Calculating Work for Permanent Magnet Fields

[pomekrank]

Hi,

I would like to evaluate the required work to create a 1 T field with a permanent magnet. I saw a few formulas on the internet, but I don't know how to use them correctly. The main one are
B={{\mu }_{0}}\left( H+M \right)
{{W}_{mag}}=\frac{{{B}^{2}}}{2{{\mu }_{0}}}Vol
Let's say I know all the properties of the magnet (remanence, volume, density, etc.) and also the magnetization as a function of B and the temperature. If I use the 2nd formula to compute, the magnitude of the work is about 10 J, which is insanely low.

How do you proceed to evaluate this work correctly ?

Thank you

 

[mfb]

If I use the 2nd formula to compute, the magnitude of the work is about 10 J, which is insanely low.

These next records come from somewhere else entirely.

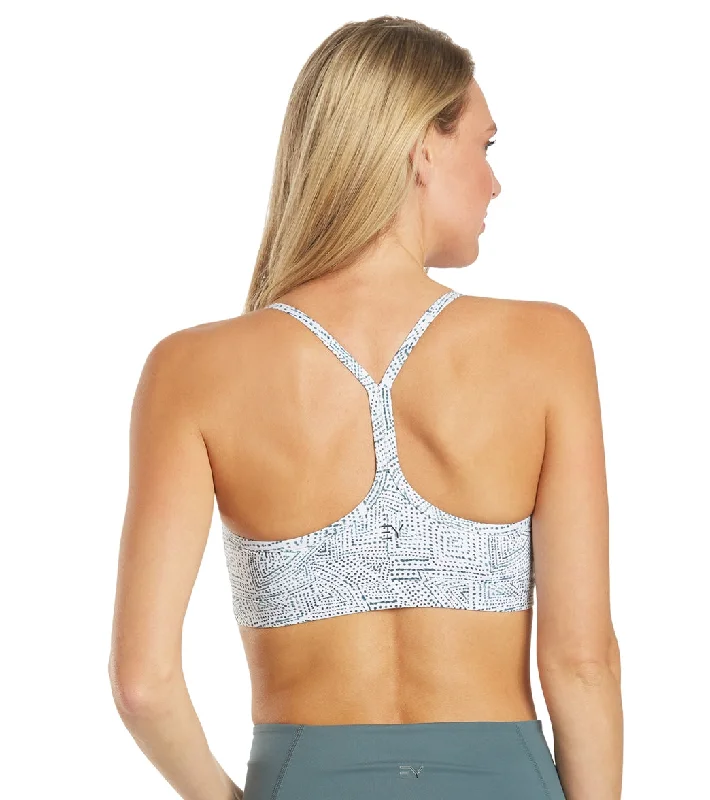 everyday-yoga-delight-tribe-racer-back-sports-bra-8202136-white-tribal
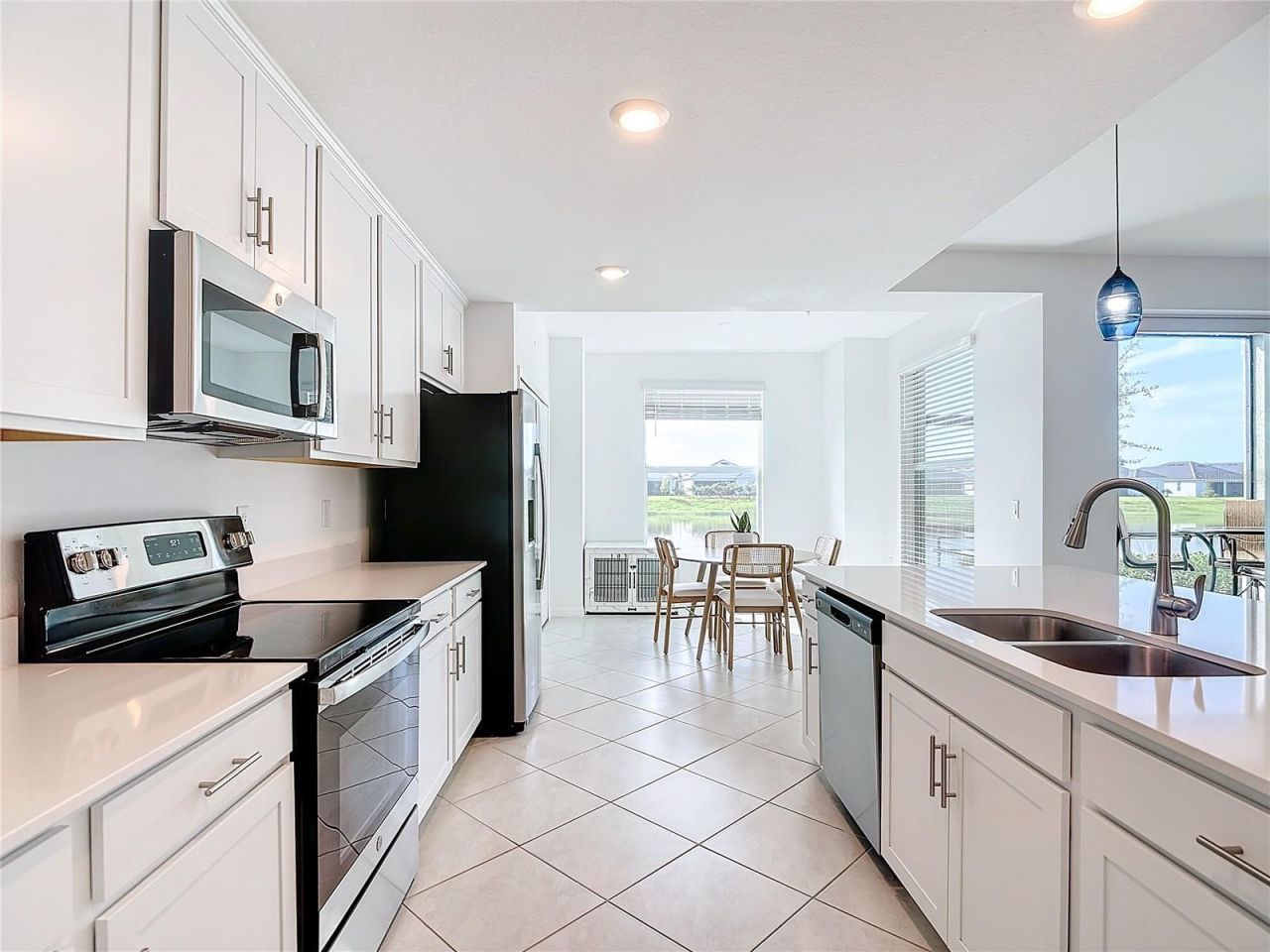 14204 Heritage Landing Boulevard, Unit 714, Punta Gorda, FL 33955 Photo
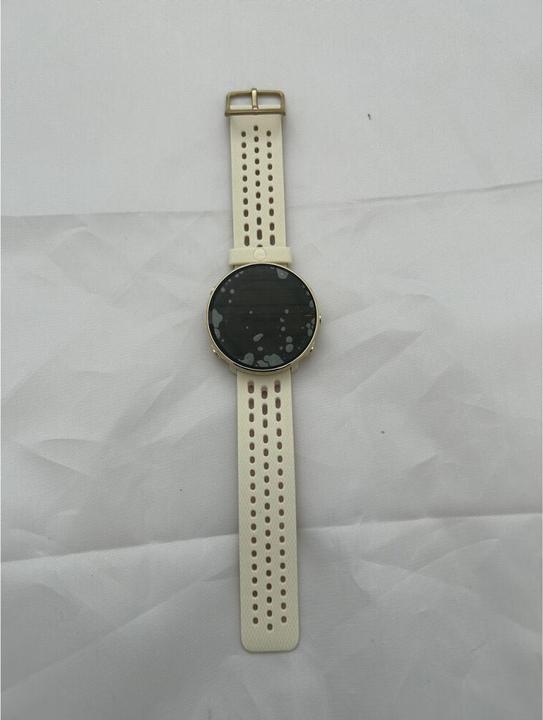 Produktbild Polar Vantage M2 (46 mm)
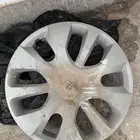 للبيع طاسة هايلكس او انوفا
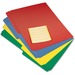 VLB37200 - Filemode Extra-capacity Poly File Folders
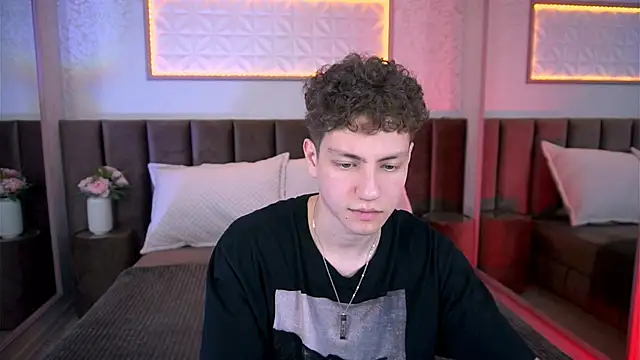 StefanBev online show from 02/07/26, 08:45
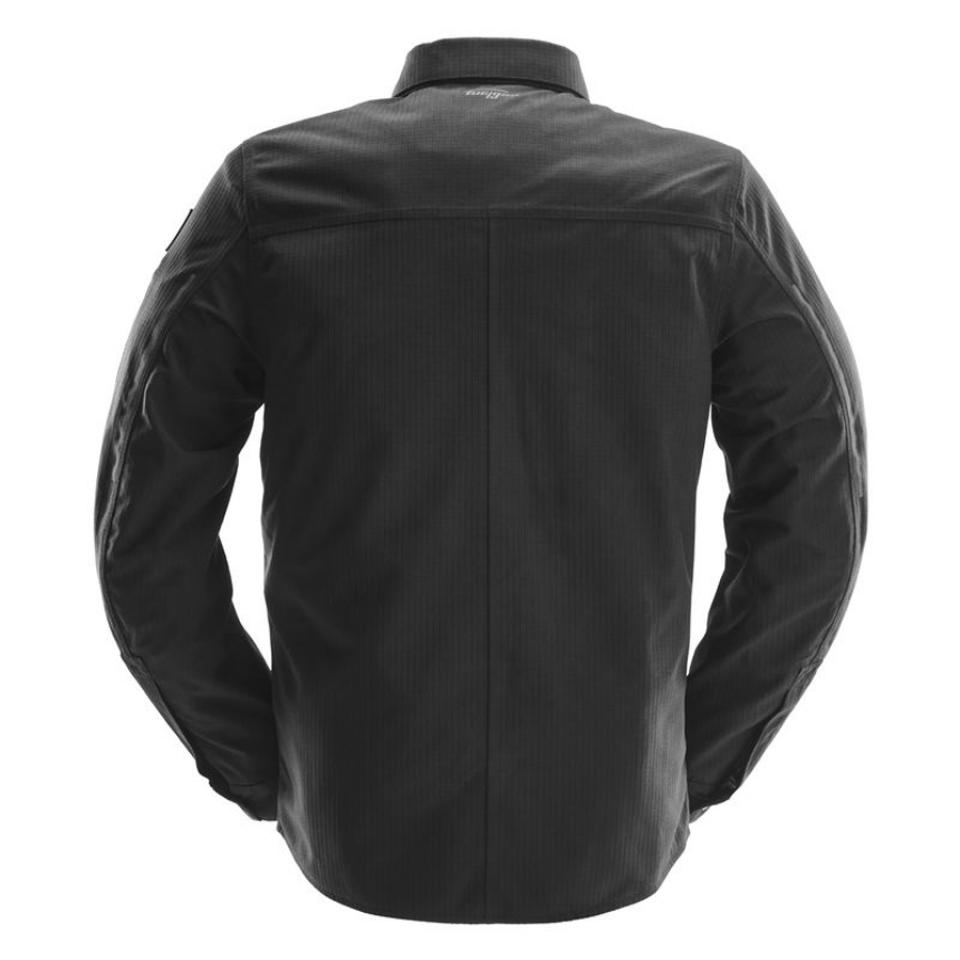 Blouson veste moto Furygan pour Auto Neuf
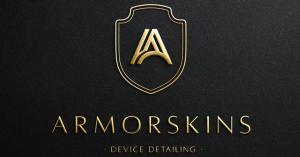 Империя Защиты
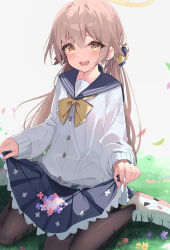hifumi (blue archive) from blue archive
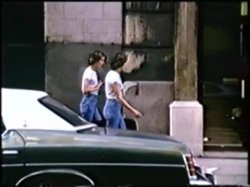 'Young Twins' screenshot nº 24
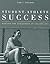 Student-Athlete Success: Meeting the Challenges of College Life: .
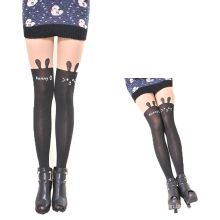 japan nylon stockings sexy silk stockings sex leg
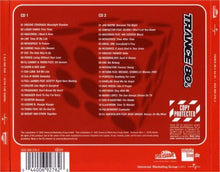 Load image into Gallery viewer, Various : Trance 80's Vol. 01 (2xCD, Comp, Copy Prot.)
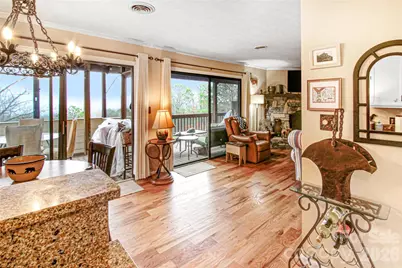 121 Toxaway Views Drive #503, Lake Toxaway, NC 28747 - Photo 13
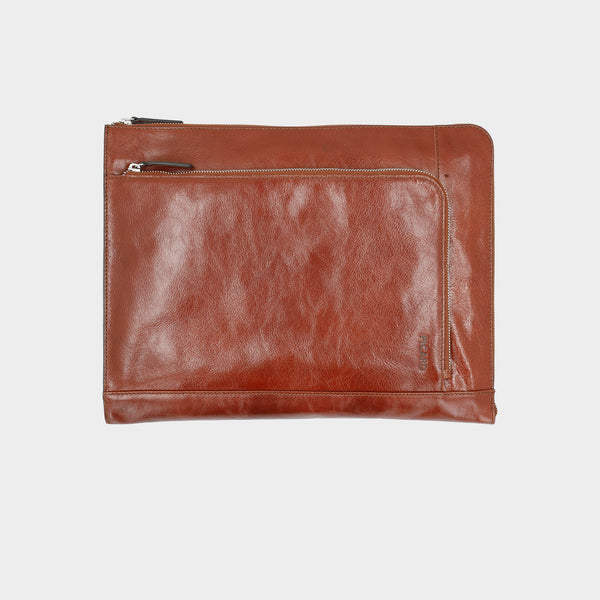 Writing Case Buddy 5454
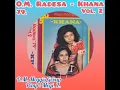 Download Lagu KHANA - MANSYUR S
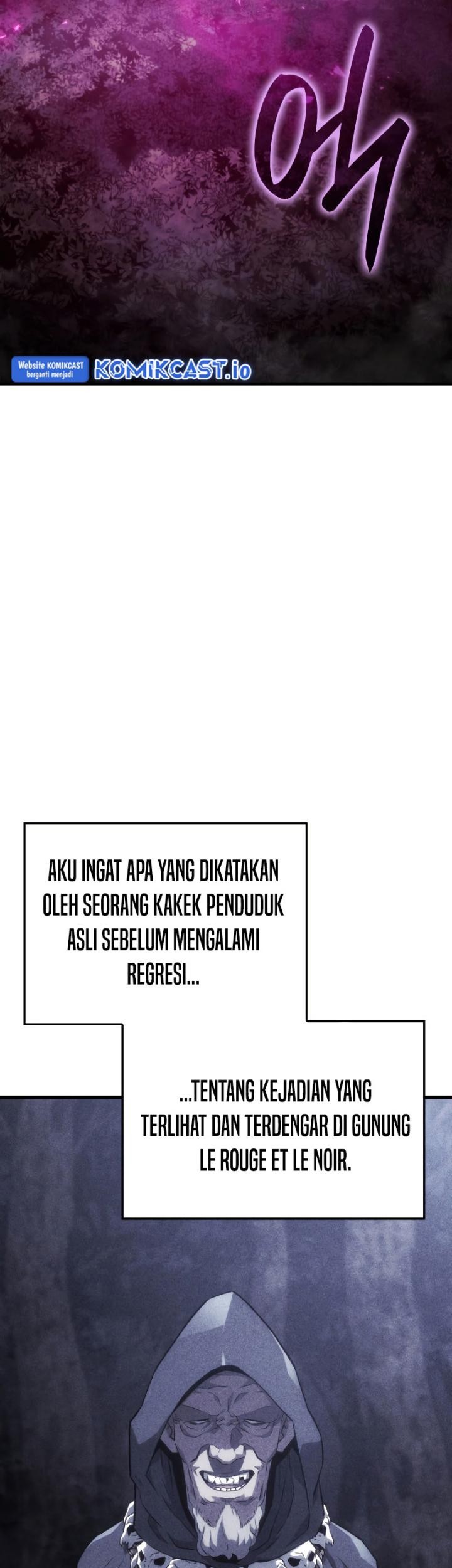 Chapter 31 - halaman 16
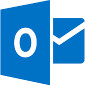 Outlook 2013 RT Final for Windows RT 8.1 Released for Download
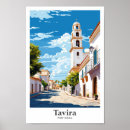Search for algarve posters Illustration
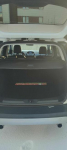 Ford Kuga Olsztyn - zdjęcie 10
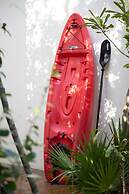 Vita Tulum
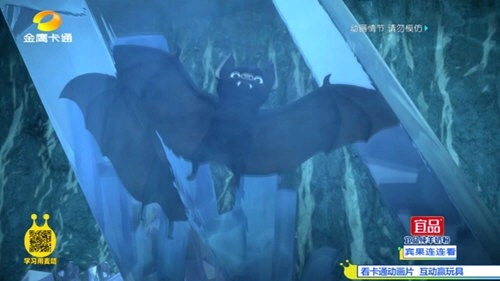 新际TV2026最新版本v9.0.09.1022 安卓版截图1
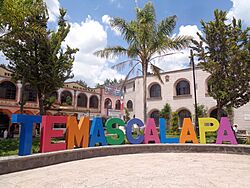 Temascalapa (2).jpg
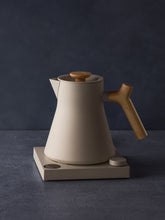 FELLOW Corvo EKG Pro Electric Kettle (120V)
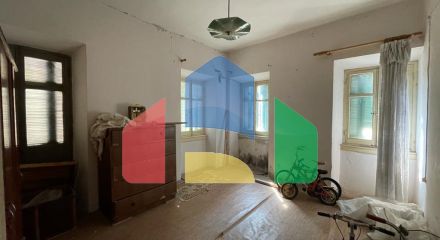 Продажа - Коттедж 200 m² на о. Корфу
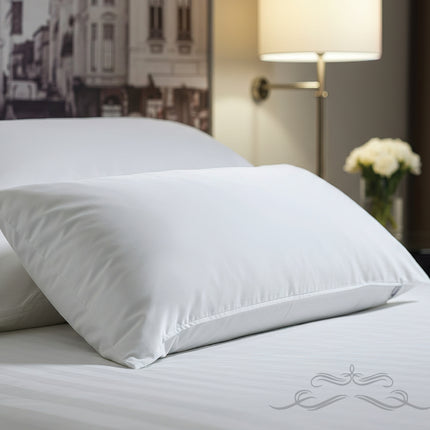 Collection image for: Perne Horeca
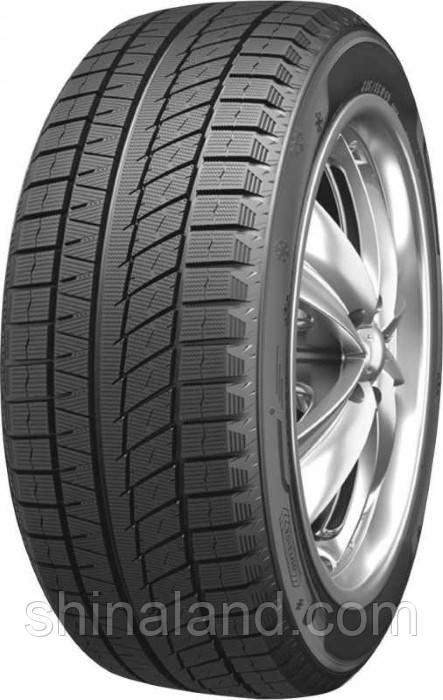 

Шины Sailun Ice Blazer Arctic Evo 255/50 R20 109H XL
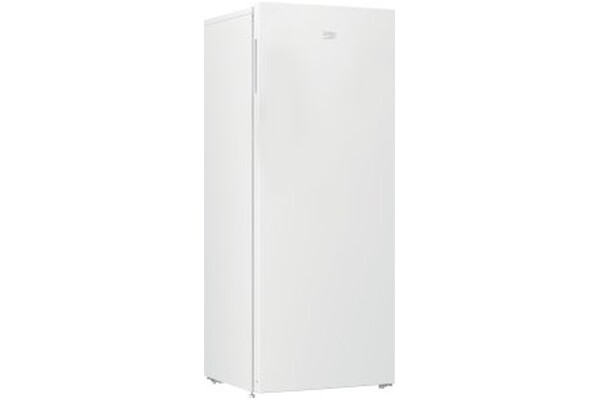 Lodówka Beko RSSA290M41WN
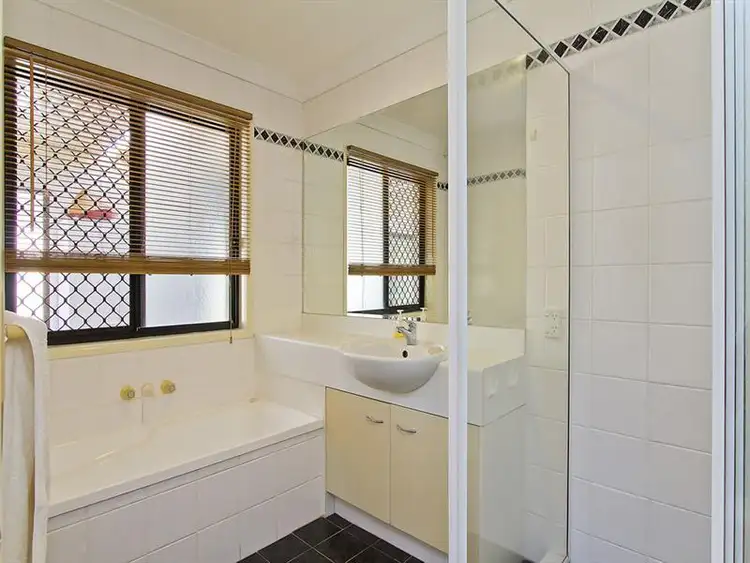 Seventh view of Homely house listing, 62/2 Langport Pde, Mudgeeraba QLD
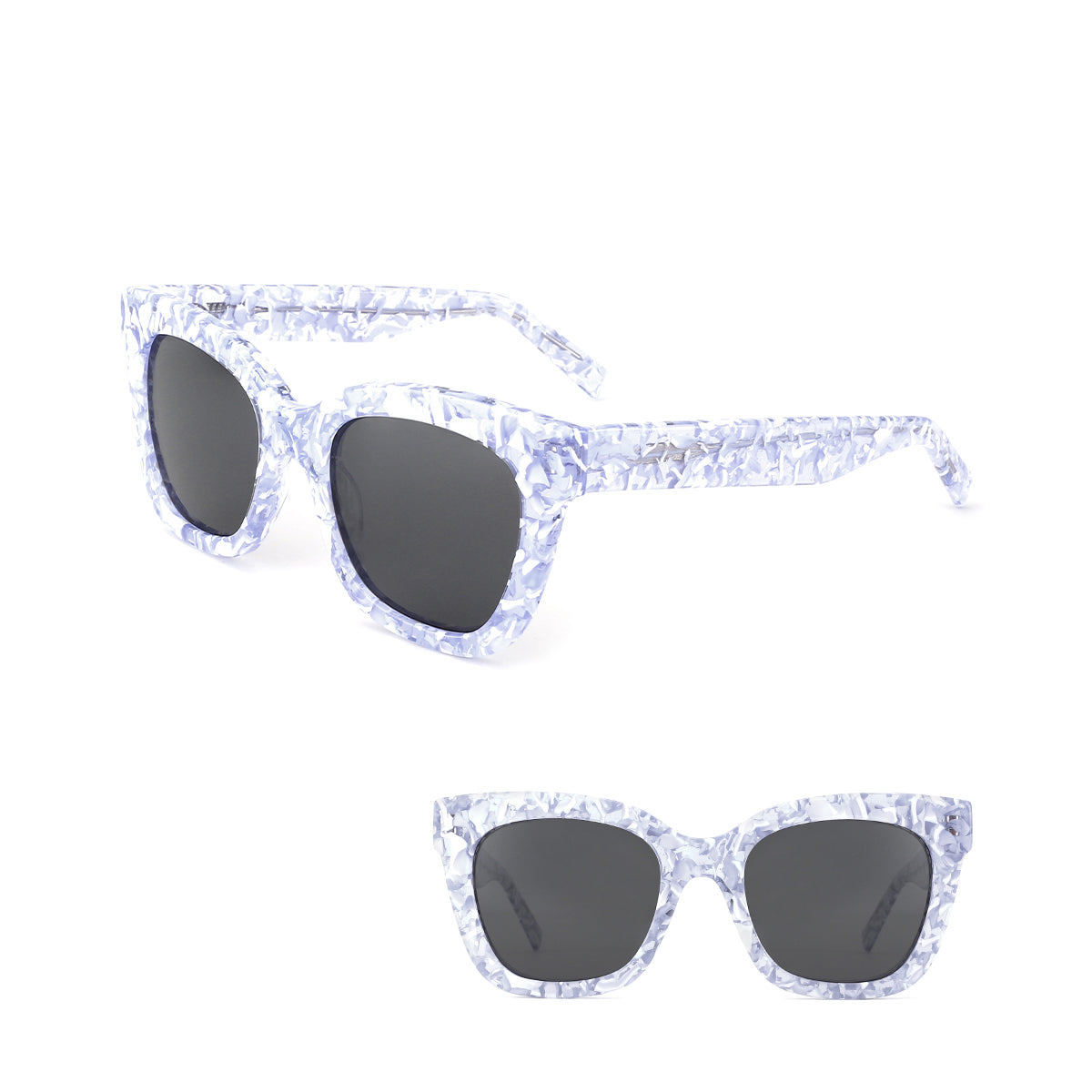60010872-M1-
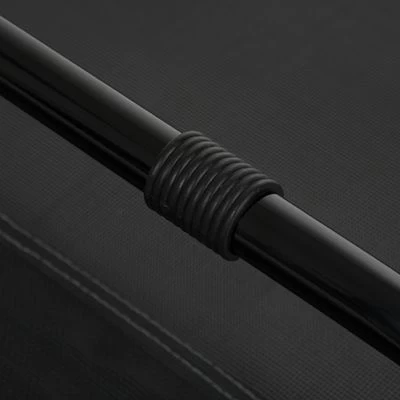 Cama Relax Para Perros 17 Cama Relax Para Perros - Imagen 17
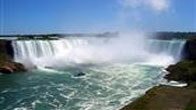 Find Tour Packages for Niagara Falls at Lowest Price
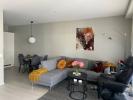 Location Appartement Liege Rue Sainte Walburge  37 m2 2 pieces Belgique
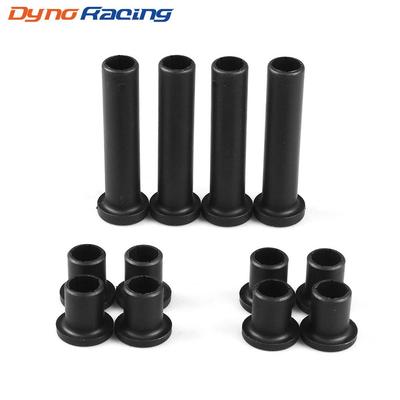 כל בוקסות זרוע A קדמית עבור 11-14 פולריס RZR 900 XP / 4 / Jagged X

There is not much energy in small magnets, 10 J doesn't sound so wrong (you did not give the volume).

 

[pomekrank]

This magnet is used for magnetic refrigeration where a magnetocaloric material is heated up to produce cold. However, a 1T field produces about ΔT = 2.5 K, which means the energy for enthalpy change is about Q = m*cp*ΔT = (0.25kg)(240 J/kg-K)(2.5) = 250 J. So it makes no sense that I can have 250J of energy from a 10J field... Yes I didn't take into account the efficiencies and all losses, but the order of magnitude is just way to much.

 

[mfb]

A permanent magnet is permanent - it doesn't lose or gain energy in the process.

What did you use as volume and where does the cp value come from?

 

[pomekrank]

I got to say that I don't understand the physics of the process too well. If you put gadolinium in the field, the temperature increases. But where does that energy come from and how do you evaluate it ? I mean, it's not restore to the magnet when the sample is taken away of the field since the heat is loss in the environment...
Also, I find tricky that never the physical properties of the magnet be considerated in the equation (somehow the alloy should influence the results).
To answer your question, I use the size of the minimum possible size of sample as the volume (vol = m/ρ=200g/7900kg/m3=2.5 e-5 m3) and cp is the typical value at 293K and 1 T (see attach for the curve).

 

[mfb]

The magnetic dipoles inside get oriented along the external field, so they lose some energy that gets released as heat. Breaking this order needs energy again, which cools the material.
Doing that at 300 K doesn't sound interesting, as there are better cooling methods available at that temperature.

 

[pomekrank]

Let's make it sample and reformulate the problem. I put a sample of material into a 1T magnetic field. The polarization of the sample thus change, so what is the energy transfert from the permanent magnet to the material ? I mean, how much energy is absorbed ?

 

[mfb]

Why do you expect an energy transfer from/to the permanent magnet? Its field is just there and does not change (significantly) if you move your material around.

 

[pomekrank]

Ok but how is it possible that in case of magnetocaloric material the temperature increases if no energy is added to the system (system = sample) ? You wrote about dipole reorientation, but doesn't it need energy to change orientation ?

 

[mfb]

You wrote about dipole reorientation, but doesn't it need energy to change orientation ?

It needs energy or releases it, depending on the direction of change. That's also the energy source.

 

[pomekrank]

and how do you quantify it ?

 

[mfb]

Like that
I guess it is possible to model it with quantum mechanics, but I wouldn't expect an easy way to predict the size of the effect for arbitrary materials.